··· Records for this exercise
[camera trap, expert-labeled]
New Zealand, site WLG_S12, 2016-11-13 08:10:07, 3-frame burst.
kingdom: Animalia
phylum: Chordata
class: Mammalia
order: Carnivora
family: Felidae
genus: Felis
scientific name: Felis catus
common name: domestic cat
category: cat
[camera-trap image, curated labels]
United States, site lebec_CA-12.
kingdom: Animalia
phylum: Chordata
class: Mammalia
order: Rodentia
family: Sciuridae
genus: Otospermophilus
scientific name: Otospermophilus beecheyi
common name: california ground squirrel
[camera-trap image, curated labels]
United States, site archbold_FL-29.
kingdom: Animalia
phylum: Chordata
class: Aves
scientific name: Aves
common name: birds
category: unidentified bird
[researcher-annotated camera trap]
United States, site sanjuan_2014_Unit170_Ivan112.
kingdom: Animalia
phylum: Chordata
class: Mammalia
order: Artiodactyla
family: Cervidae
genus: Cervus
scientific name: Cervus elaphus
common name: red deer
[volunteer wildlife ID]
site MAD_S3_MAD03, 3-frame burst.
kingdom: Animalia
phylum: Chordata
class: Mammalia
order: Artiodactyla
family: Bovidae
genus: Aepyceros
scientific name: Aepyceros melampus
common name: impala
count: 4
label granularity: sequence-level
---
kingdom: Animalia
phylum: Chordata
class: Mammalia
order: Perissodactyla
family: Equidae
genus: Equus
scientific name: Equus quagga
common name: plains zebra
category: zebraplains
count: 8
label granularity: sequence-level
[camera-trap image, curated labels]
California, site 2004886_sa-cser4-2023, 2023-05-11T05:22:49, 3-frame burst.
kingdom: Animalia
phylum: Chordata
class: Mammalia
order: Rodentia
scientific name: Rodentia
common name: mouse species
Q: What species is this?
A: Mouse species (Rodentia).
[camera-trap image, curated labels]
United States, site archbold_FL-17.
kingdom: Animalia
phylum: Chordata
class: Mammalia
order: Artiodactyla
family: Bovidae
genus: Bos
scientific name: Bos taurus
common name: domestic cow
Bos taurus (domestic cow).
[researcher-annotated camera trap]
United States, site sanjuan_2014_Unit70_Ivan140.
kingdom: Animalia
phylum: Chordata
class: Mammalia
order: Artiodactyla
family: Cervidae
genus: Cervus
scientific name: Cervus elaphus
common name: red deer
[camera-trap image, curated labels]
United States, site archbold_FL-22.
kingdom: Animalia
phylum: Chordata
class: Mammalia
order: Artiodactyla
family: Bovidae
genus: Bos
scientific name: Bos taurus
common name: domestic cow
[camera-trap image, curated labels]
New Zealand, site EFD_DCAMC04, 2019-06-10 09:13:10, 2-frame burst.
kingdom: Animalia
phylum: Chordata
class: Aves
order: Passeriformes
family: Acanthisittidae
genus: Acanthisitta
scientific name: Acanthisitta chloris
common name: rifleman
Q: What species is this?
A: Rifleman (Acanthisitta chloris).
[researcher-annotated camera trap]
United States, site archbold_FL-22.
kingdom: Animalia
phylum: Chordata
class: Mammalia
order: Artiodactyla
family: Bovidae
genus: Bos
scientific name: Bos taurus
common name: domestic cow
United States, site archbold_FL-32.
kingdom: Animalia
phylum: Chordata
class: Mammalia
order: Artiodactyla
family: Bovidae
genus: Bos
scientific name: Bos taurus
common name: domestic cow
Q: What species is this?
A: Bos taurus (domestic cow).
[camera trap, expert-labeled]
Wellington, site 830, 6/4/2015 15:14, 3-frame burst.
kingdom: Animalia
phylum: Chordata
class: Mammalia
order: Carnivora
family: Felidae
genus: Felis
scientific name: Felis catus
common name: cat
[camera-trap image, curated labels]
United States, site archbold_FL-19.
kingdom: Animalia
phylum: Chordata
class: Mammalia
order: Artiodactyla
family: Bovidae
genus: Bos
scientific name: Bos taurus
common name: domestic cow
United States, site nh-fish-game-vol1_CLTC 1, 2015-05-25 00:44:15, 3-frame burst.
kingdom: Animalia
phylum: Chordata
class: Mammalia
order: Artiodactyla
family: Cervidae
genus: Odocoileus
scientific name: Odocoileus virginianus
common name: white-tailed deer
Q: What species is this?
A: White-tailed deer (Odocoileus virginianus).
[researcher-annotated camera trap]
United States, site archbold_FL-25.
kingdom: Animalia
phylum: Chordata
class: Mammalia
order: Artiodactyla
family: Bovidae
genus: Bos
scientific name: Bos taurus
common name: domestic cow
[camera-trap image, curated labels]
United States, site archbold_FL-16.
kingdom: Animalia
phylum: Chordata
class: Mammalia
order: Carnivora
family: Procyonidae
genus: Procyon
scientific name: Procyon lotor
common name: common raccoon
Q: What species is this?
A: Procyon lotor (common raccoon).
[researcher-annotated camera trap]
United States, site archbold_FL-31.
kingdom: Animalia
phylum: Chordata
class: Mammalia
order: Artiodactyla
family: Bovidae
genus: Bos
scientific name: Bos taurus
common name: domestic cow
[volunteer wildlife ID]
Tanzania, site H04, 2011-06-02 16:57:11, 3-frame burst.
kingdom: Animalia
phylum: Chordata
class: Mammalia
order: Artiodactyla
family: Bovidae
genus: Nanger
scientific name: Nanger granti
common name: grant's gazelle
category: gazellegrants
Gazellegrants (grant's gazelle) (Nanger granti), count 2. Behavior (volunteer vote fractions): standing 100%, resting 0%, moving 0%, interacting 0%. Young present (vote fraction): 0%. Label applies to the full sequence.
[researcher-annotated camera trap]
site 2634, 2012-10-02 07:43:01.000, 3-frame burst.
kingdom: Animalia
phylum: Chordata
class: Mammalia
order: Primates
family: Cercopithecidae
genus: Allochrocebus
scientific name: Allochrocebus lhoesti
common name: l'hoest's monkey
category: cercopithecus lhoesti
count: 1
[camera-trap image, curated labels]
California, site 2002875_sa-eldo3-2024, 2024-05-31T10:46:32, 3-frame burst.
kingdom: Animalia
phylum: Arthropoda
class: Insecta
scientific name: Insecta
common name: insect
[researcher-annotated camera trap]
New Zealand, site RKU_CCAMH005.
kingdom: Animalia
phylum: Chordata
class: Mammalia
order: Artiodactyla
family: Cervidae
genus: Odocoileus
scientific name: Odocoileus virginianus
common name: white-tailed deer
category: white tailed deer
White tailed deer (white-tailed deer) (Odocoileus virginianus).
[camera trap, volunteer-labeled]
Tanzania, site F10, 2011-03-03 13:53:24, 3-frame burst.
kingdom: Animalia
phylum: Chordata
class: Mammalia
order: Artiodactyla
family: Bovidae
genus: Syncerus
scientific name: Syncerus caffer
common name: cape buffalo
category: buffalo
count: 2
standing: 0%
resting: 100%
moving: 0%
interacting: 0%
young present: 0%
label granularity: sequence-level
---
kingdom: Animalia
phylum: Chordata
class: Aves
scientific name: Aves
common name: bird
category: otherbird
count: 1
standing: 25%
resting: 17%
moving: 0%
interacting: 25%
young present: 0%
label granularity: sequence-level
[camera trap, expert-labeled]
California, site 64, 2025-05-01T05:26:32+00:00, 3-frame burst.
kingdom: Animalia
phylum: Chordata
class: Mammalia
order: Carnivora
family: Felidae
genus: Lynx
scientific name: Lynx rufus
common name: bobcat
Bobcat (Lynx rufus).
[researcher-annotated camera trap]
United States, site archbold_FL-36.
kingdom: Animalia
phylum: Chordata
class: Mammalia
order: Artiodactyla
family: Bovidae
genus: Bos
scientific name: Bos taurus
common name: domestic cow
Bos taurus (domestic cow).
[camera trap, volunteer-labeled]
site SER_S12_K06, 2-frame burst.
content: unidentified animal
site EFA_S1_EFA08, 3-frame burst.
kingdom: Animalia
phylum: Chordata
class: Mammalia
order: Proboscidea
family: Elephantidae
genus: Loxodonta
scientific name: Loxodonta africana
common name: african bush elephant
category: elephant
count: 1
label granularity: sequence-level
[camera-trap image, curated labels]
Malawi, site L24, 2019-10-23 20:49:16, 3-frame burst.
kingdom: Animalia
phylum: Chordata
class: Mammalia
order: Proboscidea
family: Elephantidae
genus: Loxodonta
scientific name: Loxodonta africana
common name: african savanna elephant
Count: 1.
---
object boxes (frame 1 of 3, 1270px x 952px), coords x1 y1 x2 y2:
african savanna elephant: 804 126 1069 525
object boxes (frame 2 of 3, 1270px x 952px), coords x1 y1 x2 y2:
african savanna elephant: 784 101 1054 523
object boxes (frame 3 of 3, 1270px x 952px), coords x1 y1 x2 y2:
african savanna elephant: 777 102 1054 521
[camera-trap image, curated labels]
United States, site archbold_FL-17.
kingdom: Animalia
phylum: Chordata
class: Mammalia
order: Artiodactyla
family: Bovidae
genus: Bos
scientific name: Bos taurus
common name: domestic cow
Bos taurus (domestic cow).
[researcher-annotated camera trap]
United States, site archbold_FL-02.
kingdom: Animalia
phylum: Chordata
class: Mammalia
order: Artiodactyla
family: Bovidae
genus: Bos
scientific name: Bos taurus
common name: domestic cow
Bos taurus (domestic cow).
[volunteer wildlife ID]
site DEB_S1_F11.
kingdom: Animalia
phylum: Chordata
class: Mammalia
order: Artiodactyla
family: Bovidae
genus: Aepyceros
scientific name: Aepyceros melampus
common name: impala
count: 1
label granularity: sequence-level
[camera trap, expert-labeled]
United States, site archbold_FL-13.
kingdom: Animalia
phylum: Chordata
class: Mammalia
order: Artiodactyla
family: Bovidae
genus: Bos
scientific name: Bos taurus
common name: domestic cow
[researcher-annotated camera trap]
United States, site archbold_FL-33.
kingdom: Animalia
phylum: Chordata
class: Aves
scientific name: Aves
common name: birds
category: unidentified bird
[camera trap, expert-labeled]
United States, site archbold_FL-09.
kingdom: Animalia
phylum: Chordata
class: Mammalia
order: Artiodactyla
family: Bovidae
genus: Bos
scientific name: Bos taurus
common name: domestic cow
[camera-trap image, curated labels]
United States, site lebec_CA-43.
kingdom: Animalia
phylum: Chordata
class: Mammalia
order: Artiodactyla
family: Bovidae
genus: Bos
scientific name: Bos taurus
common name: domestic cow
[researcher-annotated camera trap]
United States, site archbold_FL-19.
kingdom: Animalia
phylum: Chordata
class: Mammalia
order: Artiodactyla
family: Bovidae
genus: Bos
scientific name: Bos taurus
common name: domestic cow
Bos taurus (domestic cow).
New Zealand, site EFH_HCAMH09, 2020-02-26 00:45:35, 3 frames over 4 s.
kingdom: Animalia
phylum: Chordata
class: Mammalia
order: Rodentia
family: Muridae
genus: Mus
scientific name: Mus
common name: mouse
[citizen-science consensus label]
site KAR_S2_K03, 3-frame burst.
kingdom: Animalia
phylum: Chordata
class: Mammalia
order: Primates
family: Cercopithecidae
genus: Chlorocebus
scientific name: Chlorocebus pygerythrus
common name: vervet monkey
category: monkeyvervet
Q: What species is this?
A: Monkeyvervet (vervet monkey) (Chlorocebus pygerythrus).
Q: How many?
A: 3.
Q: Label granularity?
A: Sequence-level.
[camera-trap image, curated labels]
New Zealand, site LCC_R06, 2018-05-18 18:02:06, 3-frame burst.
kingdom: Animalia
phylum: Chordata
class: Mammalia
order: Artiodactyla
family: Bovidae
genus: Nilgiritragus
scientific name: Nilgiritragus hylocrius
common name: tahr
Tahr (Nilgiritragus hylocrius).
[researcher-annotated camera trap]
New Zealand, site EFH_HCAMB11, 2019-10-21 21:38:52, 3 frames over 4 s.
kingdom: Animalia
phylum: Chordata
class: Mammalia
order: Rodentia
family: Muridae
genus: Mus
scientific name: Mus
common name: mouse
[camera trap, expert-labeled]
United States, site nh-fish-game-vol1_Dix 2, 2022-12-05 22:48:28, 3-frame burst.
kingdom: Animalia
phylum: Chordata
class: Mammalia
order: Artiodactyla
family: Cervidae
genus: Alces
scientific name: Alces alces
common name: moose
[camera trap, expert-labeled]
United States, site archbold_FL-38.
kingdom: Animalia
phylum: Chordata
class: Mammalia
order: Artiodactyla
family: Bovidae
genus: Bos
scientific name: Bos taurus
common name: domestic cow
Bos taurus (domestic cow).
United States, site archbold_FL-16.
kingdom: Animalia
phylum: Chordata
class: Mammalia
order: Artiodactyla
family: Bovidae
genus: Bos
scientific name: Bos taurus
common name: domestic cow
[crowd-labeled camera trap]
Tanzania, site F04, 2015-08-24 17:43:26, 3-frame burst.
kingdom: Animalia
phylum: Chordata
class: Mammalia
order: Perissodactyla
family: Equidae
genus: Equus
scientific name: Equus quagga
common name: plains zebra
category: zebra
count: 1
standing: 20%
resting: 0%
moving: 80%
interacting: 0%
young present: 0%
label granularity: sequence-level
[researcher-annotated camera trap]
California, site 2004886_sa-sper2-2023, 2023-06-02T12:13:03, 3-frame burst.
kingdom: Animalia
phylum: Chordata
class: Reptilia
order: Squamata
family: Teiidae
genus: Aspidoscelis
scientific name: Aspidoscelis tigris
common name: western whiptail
······
How to complete this task:
Output the line containing "class: Reptilia" together with all later lines of the entries, exactly as written, through the final line.

The completed task:
class: Reptilia
order: Squamata
family: Teiidae
genus: Aspidoscelis
scientific name: Aspidoscelis tigris
common name: western whiptail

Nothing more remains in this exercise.